Martin war weg und ich würde allein in meinem kalten, großen Bett liegen und mich furchtbar einsam fühlen. Aber alles war besser, als mir die perversen Fantasien eines uralten Vampirs anzusehen. Ich ließ den Motor an und forderte Lionel auf auszusteigen. Er zuckte mit den Schultern, schenkte mir noch ein imposantes Lächeln und verschwand wie ein Windstoß in der Dunkelheit. Als ich wenig später endlich meine Wohnung betrat, schmiss ich meine Klamotten sofort in die Waschmaschine, duschte mich heiß ab, legte mich auf mein Bett und streifte das feuchte Handtuch von mir. Ich starrte aus dem Fenster.

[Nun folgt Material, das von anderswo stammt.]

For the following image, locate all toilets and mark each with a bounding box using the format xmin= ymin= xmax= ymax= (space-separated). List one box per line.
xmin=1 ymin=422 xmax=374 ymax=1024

Da ist er ja schon wieder, dieser Mistkerl. Geh weg, ich will dich nicht sehen.
Ich seufzte und schlug mir das Kissen übers Gesicht. Warum hatte ich mir nie Vorhänge gekauft? Vielleicht wollte ich auch, dass er mich sah. Ich war ja nicht ganz bei Trost. Ich hatte Martin gerade verloren, ich war traurig. Ich hätte zumindest traurig zu sein. Doch meine Gefühle mischten sich immer wieder mit Gedanken an diesen widerlichen Altvampir.
Was geschieht hier nur mit mir?
Natürlich fehlte Martin mir. Um meinen Glauben an Martin zu bestärken, stand ich auf, holte mein Handy und lege mich wieder auf mein Bett. Mit voller Überzeugung schrieb ich Martin eine Mail, dass ich ihn lieben würde und er uns nicht so schnell aufgeben sollte. Doch wie lange ich auch wartete, mein Handy blieb still.
Kann er wirklich alles so wegwerfen? Oder braucht er einfach nur Zeit? Ist es so schwer mich zu lieben? Gerade jetzt, wo ich so anders bin? Wo ich ihn so sehr brauche?
Die Gedanken an Martin ließen mich nicht los. Es dauerte sehr lange, bis ich endlich in einen unruhigen Schaf fiel.
Kapitel 12
Das gelbe, warme Licht der aufgehenden Sonne, weckte mich unsanft. Schlaftrunken wühlte ich in meinem Kissen, blinzelte und vergrub mein Gesicht wieder in den weichen Federn. Ich wollte nicht aufstehen, wollte den Tag nicht begrüßen, wusste nicht wofür und warum. Die Stadt zu retten, war eigentlich die Aufgabe des Bürgermeisters oder der Bundeswehr und nicht meine. Widerwillen quälte ich mich schlussendlich doch aus dem Bett, schlich lustlos in die Küche und schmiss die Kaffeemaschine an. Sie begann sofort laut vor sich hin zu blubbern. Genervt sprang ich unter die Dusche und schlüpfte dann in ein paar bequeme Jeans. In der Küche, auf meinem Barhocker halb sitzend, halb hängend, rührte ich lustlos die Milch in meinem Kaffee zu Klumpen. Es klingelte an der Türe. Martin hatte einen Schlüssel, er konnte es nicht sein und Lionel würde nicht einfach so bei mir klingeln. Glaubte ich zumindest. Und ich erwartete keinen Besuch. Eine leise Vorsicht ließ mich in die Küchenschublade greifen und das alte Fleischmesser meines Großvaters herausholen. Er hatte es mir damals zu meiner Aussteuer dabei gelegt.